FRIESENGUYS has become an autobiography of things and fantasies that I am personally obsessed with. However, I see my work as ready-to-wear, functionality and wearability, in this case, are the “reality” in the collections. Being “commercial” can be seen as a dirty word, but to me, there’s no bigger compliment than someone spending their hard-earned money on something we made. I find it very flattering. There are not many industries out there where you can dream about something, make it yourself and hopefully, have an impact both commercially and creatively.
Which piece among all your creations is your favourite?
There are so many since everything is a labour of love, but my current favourite is my Rocket Dress. It represents a lot of work my team put in to produce a straightforward, 3D pattern construction with only fabric.
My technical knowledge was stunted since my education in fashion design was put to a halt, so I tended to stick to basic shapes and silhouettes. I’m fortunate to have an incredible mentor who allowed us to pursue much more ambitious garment construction.
How do you see the local fashion scene shifting, and where do you see your place within that change?
The local fashion scene is becoming so vibrant and exciting with more contemporary approaches, without abandoning our Malaysian culture and heritage.

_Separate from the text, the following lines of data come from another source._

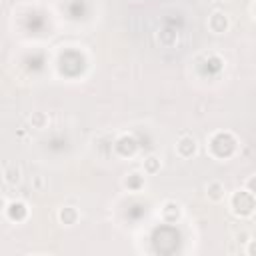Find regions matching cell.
<instances>
[{"label": "cell", "mask_w": 256, "mask_h": 256, "mask_svg": "<svg viewBox=\"0 0 256 256\" xmlns=\"http://www.w3.org/2000/svg\"><path fill=\"white\" fill-rule=\"evenodd\" d=\"M232 208H234L236 214L248 216V214L254 210V194L248 192V190L234 194V198H232Z\"/></svg>", "instance_id": "obj_1"}, {"label": "cell", "mask_w": 256, "mask_h": 256, "mask_svg": "<svg viewBox=\"0 0 256 256\" xmlns=\"http://www.w3.org/2000/svg\"><path fill=\"white\" fill-rule=\"evenodd\" d=\"M176 152L182 158H190L196 154V140L192 136H182L176 144Z\"/></svg>", "instance_id": "obj_2"}, {"label": "cell", "mask_w": 256, "mask_h": 256, "mask_svg": "<svg viewBox=\"0 0 256 256\" xmlns=\"http://www.w3.org/2000/svg\"><path fill=\"white\" fill-rule=\"evenodd\" d=\"M180 216H182V208L178 202H174V200L164 202V206H162V220L164 222H176Z\"/></svg>", "instance_id": "obj_3"}, {"label": "cell", "mask_w": 256, "mask_h": 256, "mask_svg": "<svg viewBox=\"0 0 256 256\" xmlns=\"http://www.w3.org/2000/svg\"><path fill=\"white\" fill-rule=\"evenodd\" d=\"M208 28H210L212 32H216V34L226 32V30H228V18H226V14L214 12V14L208 18Z\"/></svg>", "instance_id": "obj_4"}, {"label": "cell", "mask_w": 256, "mask_h": 256, "mask_svg": "<svg viewBox=\"0 0 256 256\" xmlns=\"http://www.w3.org/2000/svg\"><path fill=\"white\" fill-rule=\"evenodd\" d=\"M26 204L24 202H10L8 208H6V214L12 218V220H22L26 216Z\"/></svg>", "instance_id": "obj_5"}, {"label": "cell", "mask_w": 256, "mask_h": 256, "mask_svg": "<svg viewBox=\"0 0 256 256\" xmlns=\"http://www.w3.org/2000/svg\"><path fill=\"white\" fill-rule=\"evenodd\" d=\"M58 218H60V222H62V224H66V226H72V224L78 220V212H76L74 208L66 206V208H62V210L58 212Z\"/></svg>", "instance_id": "obj_6"}, {"label": "cell", "mask_w": 256, "mask_h": 256, "mask_svg": "<svg viewBox=\"0 0 256 256\" xmlns=\"http://www.w3.org/2000/svg\"><path fill=\"white\" fill-rule=\"evenodd\" d=\"M206 194H208V198H210V200L218 202V200H222V198H224V186H222L220 182H210V184H208V188H206Z\"/></svg>", "instance_id": "obj_7"}, {"label": "cell", "mask_w": 256, "mask_h": 256, "mask_svg": "<svg viewBox=\"0 0 256 256\" xmlns=\"http://www.w3.org/2000/svg\"><path fill=\"white\" fill-rule=\"evenodd\" d=\"M160 170V160L156 156H148L144 160V172L146 174H156Z\"/></svg>", "instance_id": "obj_8"}, {"label": "cell", "mask_w": 256, "mask_h": 256, "mask_svg": "<svg viewBox=\"0 0 256 256\" xmlns=\"http://www.w3.org/2000/svg\"><path fill=\"white\" fill-rule=\"evenodd\" d=\"M142 176L138 174V172H132V174H128V178L124 180V186L126 188H130V190H138L140 186H142Z\"/></svg>", "instance_id": "obj_9"}, {"label": "cell", "mask_w": 256, "mask_h": 256, "mask_svg": "<svg viewBox=\"0 0 256 256\" xmlns=\"http://www.w3.org/2000/svg\"><path fill=\"white\" fill-rule=\"evenodd\" d=\"M4 180L10 182V184H12V182H18V180H20V170H18L16 166H8V168L4 170Z\"/></svg>", "instance_id": "obj_10"}, {"label": "cell", "mask_w": 256, "mask_h": 256, "mask_svg": "<svg viewBox=\"0 0 256 256\" xmlns=\"http://www.w3.org/2000/svg\"><path fill=\"white\" fill-rule=\"evenodd\" d=\"M46 122H48V118H46L44 112H34V114H32V126H34V128H44Z\"/></svg>", "instance_id": "obj_11"}, {"label": "cell", "mask_w": 256, "mask_h": 256, "mask_svg": "<svg viewBox=\"0 0 256 256\" xmlns=\"http://www.w3.org/2000/svg\"><path fill=\"white\" fill-rule=\"evenodd\" d=\"M246 190H248V192H252V194L256 196V176H252V178H248V180H246Z\"/></svg>", "instance_id": "obj_12"}, {"label": "cell", "mask_w": 256, "mask_h": 256, "mask_svg": "<svg viewBox=\"0 0 256 256\" xmlns=\"http://www.w3.org/2000/svg\"><path fill=\"white\" fill-rule=\"evenodd\" d=\"M246 252H248V254H256V240H252V242L248 244V248H246Z\"/></svg>", "instance_id": "obj_13"}, {"label": "cell", "mask_w": 256, "mask_h": 256, "mask_svg": "<svg viewBox=\"0 0 256 256\" xmlns=\"http://www.w3.org/2000/svg\"><path fill=\"white\" fill-rule=\"evenodd\" d=\"M134 2H138V0H134Z\"/></svg>", "instance_id": "obj_14"}]
</instances>
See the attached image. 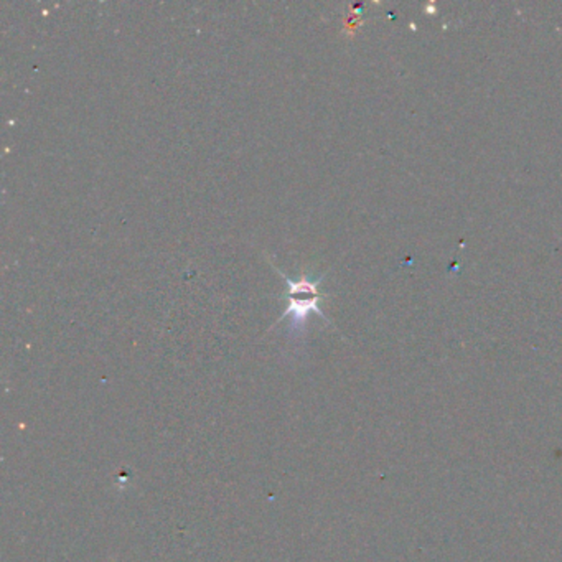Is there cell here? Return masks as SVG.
I'll return each instance as SVG.
<instances>
[{"instance_id":"6da1fadb","label":"cell","mask_w":562,"mask_h":562,"mask_svg":"<svg viewBox=\"0 0 562 562\" xmlns=\"http://www.w3.org/2000/svg\"><path fill=\"white\" fill-rule=\"evenodd\" d=\"M277 272L282 275L285 284H287V290L284 294V300L287 304V309L282 314V316L277 321H282L284 319H289V315L292 316L294 325L304 324L309 316L310 312H314L320 316V319L326 320V316L324 315V312L320 309V302L324 300L326 295L320 292L319 284L320 280H314L307 275H302L299 280L290 279L289 275H285L282 270L277 269Z\"/></svg>"}]
</instances>
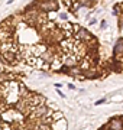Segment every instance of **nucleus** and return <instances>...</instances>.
<instances>
[{
	"label": "nucleus",
	"mask_w": 123,
	"mask_h": 130,
	"mask_svg": "<svg viewBox=\"0 0 123 130\" xmlns=\"http://www.w3.org/2000/svg\"><path fill=\"white\" fill-rule=\"evenodd\" d=\"M107 126H109V130H123V121L120 119H113Z\"/></svg>",
	"instance_id": "f257e3e1"
},
{
	"label": "nucleus",
	"mask_w": 123,
	"mask_h": 130,
	"mask_svg": "<svg viewBox=\"0 0 123 130\" xmlns=\"http://www.w3.org/2000/svg\"><path fill=\"white\" fill-rule=\"evenodd\" d=\"M67 127H68V123H67L65 119L57 120L55 123H54V126H52V129L54 130H67Z\"/></svg>",
	"instance_id": "f03ea898"
},
{
	"label": "nucleus",
	"mask_w": 123,
	"mask_h": 130,
	"mask_svg": "<svg viewBox=\"0 0 123 130\" xmlns=\"http://www.w3.org/2000/svg\"><path fill=\"white\" fill-rule=\"evenodd\" d=\"M123 54V39H119L116 46H114V55H122Z\"/></svg>",
	"instance_id": "7ed1b4c3"
},
{
	"label": "nucleus",
	"mask_w": 123,
	"mask_h": 130,
	"mask_svg": "<svg viewBox=\"0 0 123 130\" xmlns=\"http://www.w3.org/2000/svg\"><path fill=\"white\" fill-rule=\"evenodd\" d=\"M62 3H64V6H65V7H71L72 0H62Z\"/></svg>",
	"instance_id": "20e7f679"
},
{
	"label": "nucleus",
	"mask_w": 123,
	"mask_h": 130,
	"mask_svg": "<svg viewBox=\"0 0 123 130\" xmlns=\"http://www.w3.org/2000/svg\"><path fill=\"white\" fill-rule=\"evenodd\" d=\"M113 16H119V5L113 7Z\"/></svg>",
	"instance_id": "39448f33"
},
{
	"label": "nucleus",
	"mask_w": 123,
	"mask_h": 130,
	"mask_svg": "<svg viewBox=\"0 0 123 130\" xmlns=\"http://www.w3.org/2000/svg\"><path fill=\"white\" fill-rule=\"evenodd\" d=\"M100 26H101V29H106V28H107V23H106V20H103V22L100 23Z\"/></svg>",
	"instance_id": "423d86ee"
},
{
	"label": "nucleus",
	"mask_w": 123,
	"mask_h": 130,
	"mask_svg": "<svg viewBox=\"0 0 123 130\" xmlns=\"http://www.w3.org/2000/svg\"><path fill=\"white\" fill-rule=\"evenodd\" d=\"M59 16H61V19H64V20H65V19L68 18V14H67V13H61Z\"/></svg>",
	"instance_id": "0eeeda50"
},
{
	"label": "nucleus",
	"mask_w": 123,
	"mask_h": 130,
	"mask_svg": "<svg viewBox=\"0 0 123 130\" xmlns=\"http://www.w3.org/2000/svg\"><path fill=\"white\" fill-rule=\"evenodd\" d=\"M103 103H106V100H104V98H103V100H99V101L96 103V104H97V106H99V104H103Z\"/></svg>",
	"instance_id": "6e6552de"
},
{
	"label": "nucleus",
	"mask_w": 123,
	"mask_h": 130,
	"mask_svg": "<svg viewBox=\"0 0 123 130\" xmlns=\"http://www.w3.org/2000/svg\"><path fill=\"white\" fill-rule=\"evenodd\" d=\"M120 28L123 29V18H120Z\"/></svg>",
	"instance_id": "1a4fd4ad"
},
{
	"label": "nucleus",
	"mask_w": 123,
	"mask_h": 130,
	"mask_svg": "<svg viewBox=\"0 0 123 130\" xmlns=\"http://www.w3.org/2000/svg\"><path fill=\"white\" fill-rule=\"evenodd\" d=\"M2 72H3V70H2V68H0V74H2Z\"/></svg>",
	"instance_id": "9d476101"
}]
</instances>
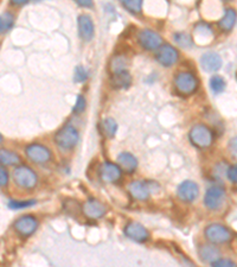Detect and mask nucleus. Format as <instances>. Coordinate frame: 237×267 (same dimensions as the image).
<instances>
[{"label":"nucleus","instance_id":"nucleus-1","mask_svg":"<svg viewBox=\"0 0 237 267\" xmlns=\"http://www.w3.org/2000/svg\"><path fill=\"white\" fill-rule=\"evenodd\" d=\"M13 182L22 189H34L38 183V176L31 167L26 165H17L12 172Z\"/></svg>","mask_w":237,"mask_h":267},{"label":"nucleus","instance_id":"nucleus-2","mask_svg":"<svg viewBox=\"0 0 237 267\" xmlns=\"http://www.w3.org/2000/svg\"><path fill=\"white\" fill-rule=\"evenodd\" d=\"M189 137L191 143L199 148H206L211 146L213 141V134L211 130L202 124L196 125V126L191 128Z\"/></svg>","mask_w":237,"mask_h":267},{"label":"nucleus","instance_id":"nucleus-3","mask_svg":"<svg viewBox=\"0 0 237 267\" xmlns=\"http://www.w3.org/2000/svg\"><path fill=\"white\" fill-rule=\"evenodd\" d=\"M174 85L178 93L182 95L193 94L198 88V80L192 72L183 71L179 72L174 78Z\"/></svg>","mask_w":237,"mask_h":267},{"label":"nucleus","instance_id":"nucleus-4","mask_svg":"<svg viewBox=\"0 0 237 267\" xmlns=\"http://www.w3.org/2000/svg\"><path fill=\"white\" fill-rule=\"evenodd\" d=\"M80 139L78 131L72 126H65L59 130L55 136V141L62 150H71L76 146Z\"/></svg>","mask_w":237,"mask_h":267},{"label":"nucleus","instance_id":"nucleus-5","mask_svg":"<svg viewBox=\"0 0 237 267\" xmlns=\"http://www.w3.org/2000/svg\"><path fill=\"white\" fill-rule=\"evenodd\" d=\"M25 154L30 160L36 164H47L51 160L52 153L45 145L32 143L26 146Z\"/></svg>","mask_w":237,"mask_h":267},{"label":"nucleus","instance_id":"nucleus-6","mask_svg":"<svg viewBox=\"0 0 237 267\" xmlns=\"http://www.w3.org/2000/svg\"><path fill=\"white\" fill-rule=\"evenodd\" d=\"M205 236L211 243L215 245H223V243L229 242L231 240V232L219 223H212L209 225L205 229Z\"/></svg>","mask_w":237,"mask_h":267},{"label":"nucleus","instance_id":"nucleus-7","mask_svg":"<svg viewBox=\"0 0 237 267\" xmlns=\"http://www.w3.org/2000/svg\"><path fill=\"white\" fill-rule=\"evenodd\" d=\"M38 226V220L35 216L23 215L15 221L13 228L21 237H29L37 230Z\"/></svg>","mask_w":237,"mask_h":267},{"label":"nucleus","instance_id":"nucleus-8","mask_svg":"<svg viewBox=\"0 0 237 267\" xmlns=\"http://www.w3.org/2000/svg\"><path fill=\"white\" fill-rule=\"evenodd\" d=\"M225 199L224 190L220 187H212L207 189L205 196H204V204L207 209L217 210L222 207Z\"/></svg>","mask_w":237,"mask_h":267},{"label":"nucleus","instance_id":"nucleus-9","mask_svg":"<svg viewBox=\"0 0 237 267\" xmlns=\"http://www.w3.org/2000/svg\"><path fill=\"white\" fill-rule=\"evenodd\" d=\"M82 212L88 219L97 220L106 215L107 208L103 203L96 200H88L82 207Z\"/></svg>","mask_w":237,"mask_h":267},{"label":"nucleus","instance_id":"nucleus-10","mask_svg":"<svg viewBox=\"0 0 237 267\" xmlns=\"http://www.w3.org/2000/svg\"><path fill=\"white\" fill-rule=\"evenodd\" d=\"M178 196L184 202H193L199 195V188L192 181H185L178 187Z\"/></svg>","mask_w":237,"mask_h":267},{"label":"nucleus","instance_id":"nucleus-11","mask_svg":"<svg viewBox=\"0 0 237 267\" xmlns=\"http://www.w3.org/2000/svg\"><path fill=\"white\" fill-rule=\"evenodd\" d=\"M163 39L157 32L152 31V30H143L139 35V43L140 45L146 50H156L159 49L161 45Z\"/></svg>","mask_w":237,"mask_h":267},{"label":"nucleus","instance_id":"nucleus-12","mask_svg":"<svg viewBox=\"0 0 237 267\" xmlns=\"http://www.w3.org/2000/svg\"><path fill=\"white\" fill-rule=\"evenodd\" d=\"M125 234L127 237L136 242H145L150 237V233L145 228L143 225L138 222H130L125 227Z\"/></svg>","mask_w":237,"mask_h":267},{"label":"nucleus","instance_id":"nucleus-13","mask_svg":"<svg viewBox=\"0 0 237 267\" xmlns=\"http://www.w3.org/2000/svg\"><path fill=\"white\" fill-rule=\"evenodd\" d=\"M77 24H78V35H80L81 39H83L84 42L91 41L94 37V32H95L93 19L89 17L88 15H81L80 17H78Z\"/></svg>","mask_w":237,"mask_h":267},{"label":"nucleus","instance_id":"nucleus-14","mask_svg":"<svg viewBox=\"0 0 237 267\" xmlns=\"http://www.w3.org/2000/svg\"><path fill=\"white\" fill-rule=\"evenodd\" d=\"M151 190L152 189H151L150 183L144 182V181H133L128 186V191H130L131 196L139 201L147 200L151 195Z\"/></svg>","mask_w":237,"mask_h":267},{"label":"nucleus","instance_id":"nucleus-15","mask_svg":"<svg viewBox=\"0 0 237 267\" xmlns=\"http://www.w3.org/2000/svg\"><path fill=\"white\" fill-rule=\"evenodd\" d=\"M157 59L164 67H171L178 61V51L169 44L163 45L158 50Z\"/></svg>","mask_w":237,"mask_h":267},{"label":"nucleus","instance_id":"nucleus-16","mask_svg":"<svg viewBox=\"0 0 237 267\" xmlns=\"http://www.w3.org/2000/svg\"><path fill=\"white\" fill-rule=\"evenodd\" d=\"M100 176L103 182L115 183L121 178V169L116 164L106 161V163L102 164L100 169Z\"/></svg>","mask_w":237,"mask_h":267},{"label":"nucleus","instance_id":"nucleus-17","mask_svg":"<svg viewBox=\"0 0 237 267\" xmlns=\"http://www.w3.org/2000/svg\"><path fill=\"white\" fill-rule=\"evenodd\" d=\"M202 68L207 72H215L222 67V58L216 52H206L200 59Z\"/></svg>","mask_w":237,"mask_h":267},{"label":"nucleus","instance_id":"nucleus-18","mask_svg":"<svg viewBox=\"0 0 237 267\" xmlns=\"http://www.w3.org/2000/svg\"><path fill=\"white\" fill-rule=\"evenodd\" d=\"M22 164V158L13 151L0 148V165L3 166H17Z\"/></svg>","mask_w":237,"mask_h":267},{"label":"nucleus","instance_id":"nucleus-19","mask_svg":"<svg viewBox=\"0 0 237 267\" xmlns=\"http://www.w3.org/2000/svg\"><path fill=\"white\" fill-rule=\"evenodd\" d=\"M117 163L126 172H134L138 167V160L130 152H123L117 156Z\"/></svg>","mask_w":237,"mask_h":267},{"label":"nucleus","instance_id":"nucleus-20","mask_svg":"<svg viewBox=\"0 0 237 267\" xmlns=\"http://www.w3.org/2000/svg\"><path fill=\"white\" fill-rule=\"evenodd\" d=\"M131 83L132 77L127 70L115 72V74H113V76H111V84H113L114 88L126 89L130 87Z\"/></svg>","mask_w":237,"mask_h":267},{"label":"nucleus","instance_id":"nucleus-21","mask_svg":"<svg viewBox=\"0 0 237 267\" xmlns=\"http://www.w3.org/2000/svg\"><path fill=\"white\" fill-rule=\"evenodd\" d=\"M199 256L204 262L212 263L213 261H216L217 259H219L220 253H219V250L216 248V247L205 245V246H202L199 248Z\"/></svg>","mask_w":237,"mask_h":267},{"label":"nucleus","instance_id":"nucleus-22","mask_svg":"<svg viewBox=\"0 0 237 267\" xmlns=\"http://www.w3.org/2000/svg\"><path fill=\"white\" fill-rule=\"evenodd\" d=\"M237 21V13L233 9H226L224 12V16L219 21L220 29L224 30V31H230L236 24Z\"/></svg>","mask_w":237,"mask_h":267},{"label":"nucleus","instance_id":"nucleus-23","mask_svg":"<svg viewBox=\"0 0 237 267\" xmlns=\"http://www.w3.org/2000/svg\"><path fill=\"white\" fill-rule=\"evenodd\" d=\"M127 65H128V61L126 57L124 56H116L110 61V70L113 74L118 71H124L127 70Z\"/></svg>","mask_w":237,"mask_h":267},{"label":"nucleus","instance_id":"nucleus-24","mask_svg":"<svg viewBox=\"0 0 237 267\" xmlns=\"http://www.w3.org/2000/svg\"><path fill=\"white\" fill-rule=\"evenodd\" d=\"M102 130H103L104 133H106L107 137H114L115 133L117 131V124L114 119L107 118L102 121Z\"/></svg>","mask_w":237,"mask_h":267},{"label":"nucleus","instance_id":"nucleus-25","mask_svg":"<svg viewBox=\"0 0 237 267\" xmlns=\"http://www.w3.org/2000/svg\"><path fill=\"white\" fill-rule=\"evenodd\" d=\"M210 87H211L213 93L216 94L222 93V92H224V89L226 87L225 80L222 76L215 75V76H212L211 80H210Z\"/></svg>","mask_w":237,"mask_h":267},{"label":"nucleus","instance_id":"nucleus-26","mask_svg":"<svg viewBox=\"0 0 237 267\" xmlns=\"http://www.w3.org/2000/svg\"><path fill=\"white\" fill-rule=\"evenodd\" d=\"M174 41L182 48H191L193 45L192 38L187 34H184V32H178V34L174 35Z\"/></svg>","mask_w":237,"mask_h":267},{"label":"nucleus","instance_id":"nucleus-27","mask_svg":"<svg viewBox=\"0 0 237 267\" xmlns=\"http://www.w3.org/2000/svg\"><path fill=\"white\" fill-rule=\"evenodd\" d=\"M36 203L34 200H25V201H17V200H11L9 202V208L13 210H19V209H25V208L32 207Z\"/></svg>","mask_w":237,"mask_h":267},{"label":"nucleus","instance_id":"nucleus-28","mask_svg":"<svg viewBox=\"0 0 237 267\" xmlns=\"http://www.w3.org/2000/svg\"><path fill=\"white\" fill-rule=\"evenodd\" d=\"M124 5L128 11L138 15V13L141 12V9H143V0H125Z\"/></svg>","mask_w":237,"mask_h":267},{"label":"nucleus","instance_id":"nucleus-29","mask_svg":"<svg viewBox=\"0 0 237 267\" xmlns=\"http://www.w3.org/2000/svg\"><path fill=\"white\" fill-rule=\"evenodd\" d=\"M88 78V72L85 69L82 67V65H78V67L75 69V81L76 82H84Z\"/></svg>","mask_w":237,"mask_h":267},{"label":"nucleus","instance_id":"nucleus-30","mask_svg":"<svg viewBox=\"0 0 237 267\" xmlns=\"http://www.w3.org/2000/svg\"><path fill=\"white\" fill-rule=\"evenodd\" d=\"M85 105H87V102H85V99L82 97V95H80V97L77 98L76 104H75L74 108H72V112H74V113H81V112L84 111Z\"/></svg>","mask_w":237,"mask_h":267},{"label":"nucleus","instance_id":"nucleus-31","mask_svg":"<svg viewBox=\"0 0 237 267\" xmlns=\"http://www.w3.org/2000/svg\"><path fill=\"white\" fill-rule=\"evenodd\" d=\"M212 266H216V267H233V266H236V263L235 262H232L231 260H226V259H217L216 261H213L211 263Z\"/></svg>","mask_w":237,"mask_h":267},{"label":"nucleus","instance_id":"nucleus-32","mask_svg":"<svg viewBox=\"0 0 237 267\" xmlns=\"http://www.w3.org/2000/svg\"><path fill=\"white\" fill-rule=\"evenodd\" d=\"M226 176H228L230 182L237 184V164L229 167L228 171H226Z\"/></svg>","mask_w":237,"mask_h":267},{"label":"nucleus","instance_id":"nucleus-33","mask_svg":"<svg viewBox=\"0 0 237 267\" xmlns=\"http://www.w3.org/2000/svg\"><path fill=\"white\" fill-rule=\"evenodd\" d=\"M9 184V172L4 167L0 166V187L5 188Z\"/></svg>","mask_w":237,"mask_h":267},{"label":"nucleus","instance_id":"nucleus-34","mask_svg":"<svg viewBox=\"0 0 237 267\" xmlns=\"http://www.w3.org/2000/svg\"><path fill=\"white\" fill-rule=\"evenodd\" d=\"M228 148H229L230 154H231L233 158H236V159H237V137L232 138V139H230Z\"/></svg>","mask_w":237,"mask_h":267},{"label":"nucleus","instance_id":"nucleus-35","mask_svg":"<svg viewBox=\"0 0 237 267\" xmlns=\"http://www.w3.org/2000/svg\"><path fill=\"white\" fill-rule=\"evenodd\" d=\"M74 2L76 3L78 6H81V8L90 9V8H93V6H94L93 0H74Z\"/></svg>","mask_w":237,"mask_h":267},{"label":"nucleus","instance_id":"nucleus-36","mask_svg":"<svg viewBox=\"0 0 237 267\" xmlns=\"http://www.w3.org/2000/svg\"><path fill=\"white\" fill-rule=\"evenodd\" d=\"M29 0H11V4L13 5H24Z\"/></svg>","mask_w":237,"mask_h":267},{"label":"nucleus","instance_id":"nucleus-37","mask_svg":"<svg viewBox=\"0 0 237 267\" xmlns=\"http://www.w3.org/2000/svg\"><path fill=\"white\" fill-rule=\"evenodd\" d=\"M5 31L4 29V22H3V17H0V32Z\"/></svg>","mask_w":237,"mask_h":267},{"label":"nucleus","instance_id":"nucleus-38","mask_svg":"<svg viewBox=\"0 0 237 267\" xmlns=\"http://www.w3.org/2000/svg\"><path fill=\"white\" fill-rule=\"evenodd\" d=\"M2 143H3V136L0 134V144H2Z\"/></svg>","mask_w":237,"mask_h":267},{"label":"nucleus","instance_id":"nucleus-39","mask_svg":"<svg viewBox=\"0 0 237 267\" xmlns=\"http://www.w3.org/2000/svg\"><path fill=\"white\" fill-rule=\"evenodd\" d=\"M121 2H123V3H124V2H125V0H121Z\"/></svg>","mask_w":237,"mask_h":267},{"label":"nucleus","instance_id":"nucleus-40","mask_svg":"<svg viewBox=\"0 0 237 267\" xmlns=\"http://www.w3.org/2000/svg\"><path fill=\"white\" fill-rule=\"evenodd\" d=\"M225 2H229V0H225Z\"/></svg>","mask_w":237,"mask_h":267},{"label":"nucleus","instance_id":"nucleus-41","mask_svg":"<svg viewBox=\"0 0 237 267\" xmlns=\"http://www.w3.org/2000/svg\"><path fill=\"white\" fill-rule=\"evenodd\" d=\"M36 2H38V0H36Z\"/></svg>","mask_w":237,"mask_h":267}]
</instances>
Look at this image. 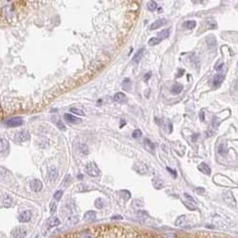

I believe the world is starting to see the talents we have in this country over the last few years.
My role is to continue to dream, explore and create designs that I reckon are fresh and forward-thinking. I want to create a label that’s backed up by great work and excellent construction, made locally.
As a local fashion designer in Malaysia, what do you like about the industry and what do you think could be improved?
It’s the best thing that could’ve happened to me. I felt I was at the right place, at the right time and I believe we are maturing into a golden era of Malaysian design. There have been more opportunities for exposure and we should maximise them.
If you compare us to our neighbouring countries, we are not as strong in terms of garment production, sourcing and skills. We have access to materials, but not the best access to fabrics and trim. We have garment production, but not the greatest garment production. It can be frustrating since everything can be a bit spotty. From what I know, we also have a lot of skilled people in the garment industry who have either retired or are not around anymore.
The issues aforementioned intensify my decision to bring about in-house garment production. It might be cheaper to outsource, but I like the feeling of being able to see and supervise everything that is going on at FRIESENGUYS. I like being able to trace everything as every part of this process is part of the creativity, not just the design visions and the final looks.